**Problem statement:**
Below is a listing; retype exactly the line with "Bobcat Stare Duvet Cover" and every line after it through the end, and only those, leaving out the pictures.
=== Begin Enclosure ===
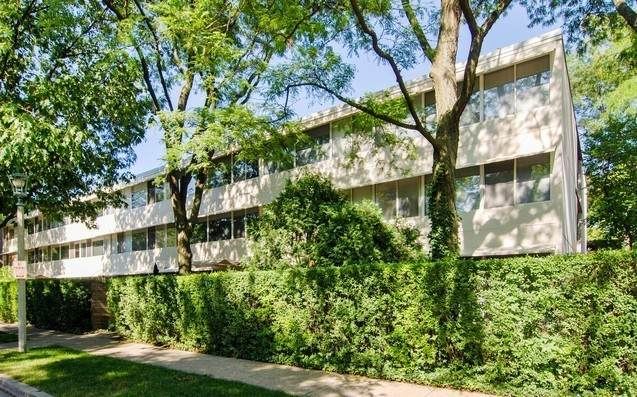 300 N Maple Avenue #15, Oak Park, IL 60302 (MLS #10972441) :: The Spaniak Team
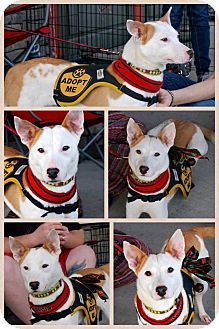Terrier (Unknown Type, Small) Mix Dog for adoption in Baton Rouge, Louisiana - Sticks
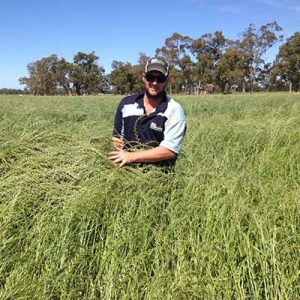 Wicher Ryegrass from Bell Pasture Seeds
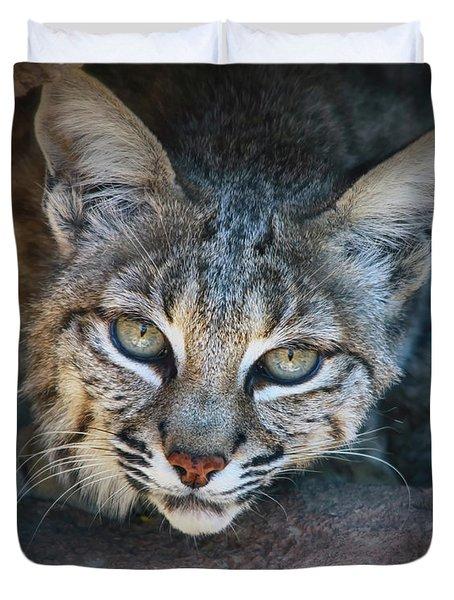 Bobcat Stare Duvet Cover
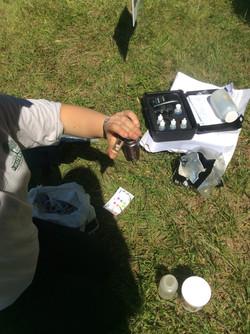 22_Testing for dissolved oxygen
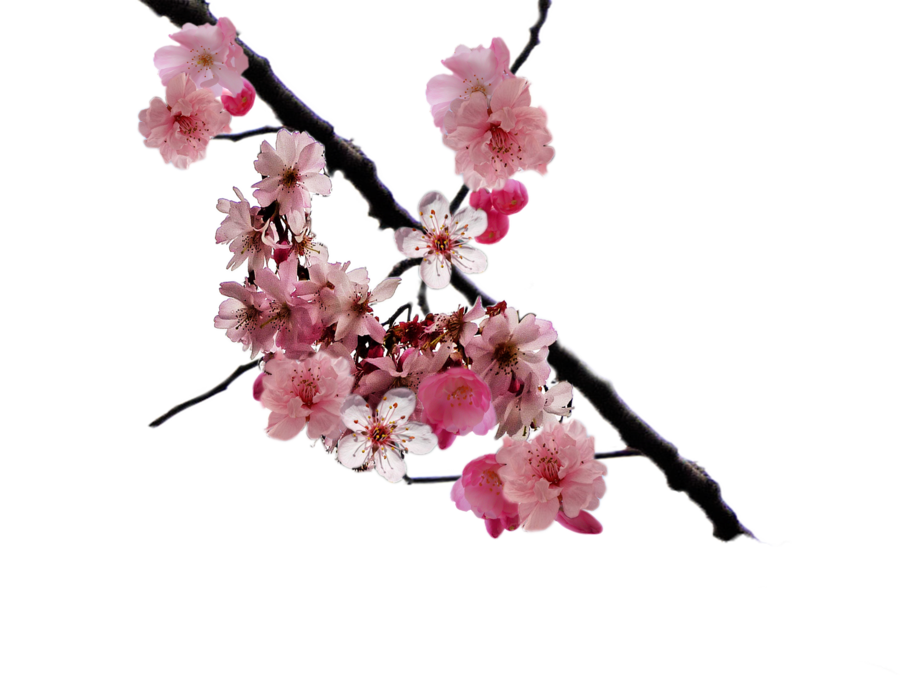 Browse And Download Cherry Blossom Png Pictures image #45484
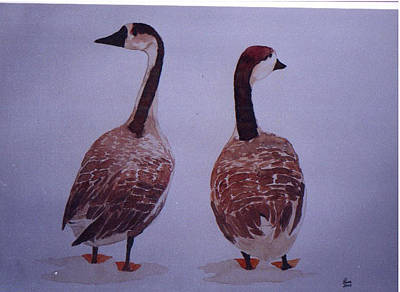 Geese Poster by Rana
=== End Enclosure ===
**Response to this exercise:**
 Bobcat Stare Duvet Cover
 22_Testing for dissolved oxygen
 Browse And Download Cherry Blossom Png Pictures image #45484
 Geese Poster by Rana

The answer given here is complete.